───── Supplied records

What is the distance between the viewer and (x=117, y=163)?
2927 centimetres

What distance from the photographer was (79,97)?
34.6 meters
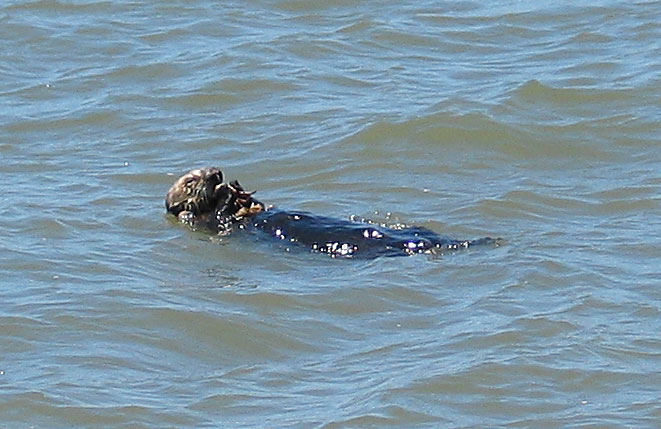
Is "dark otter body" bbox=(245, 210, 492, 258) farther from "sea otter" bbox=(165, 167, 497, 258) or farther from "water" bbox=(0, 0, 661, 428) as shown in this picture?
"water" bbox=(0, 0, 661, 428)

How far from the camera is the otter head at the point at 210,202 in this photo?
8.90 meters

──────────

*Aim of the exercise*
Print all of the records above word for word, leaving out the pictures.

*Output*
What is the distance between the viewer and (x=117, y=163)?
2927 centimetres

What distance from the photographer was (79,97)?
34.6 meters
Is "dark otter body" bbox=(245, 210, 492, 258) farther from "sea otter" bbox=(165, 167, 497, 258) or farther from "water" bbox=(0, 0, 661, 428) as shown in this picture?
"water" bbox=(0, 0, 661, 428)

How far from the camera is the otter head at the point at 210,202 in this photo?
8.90 meters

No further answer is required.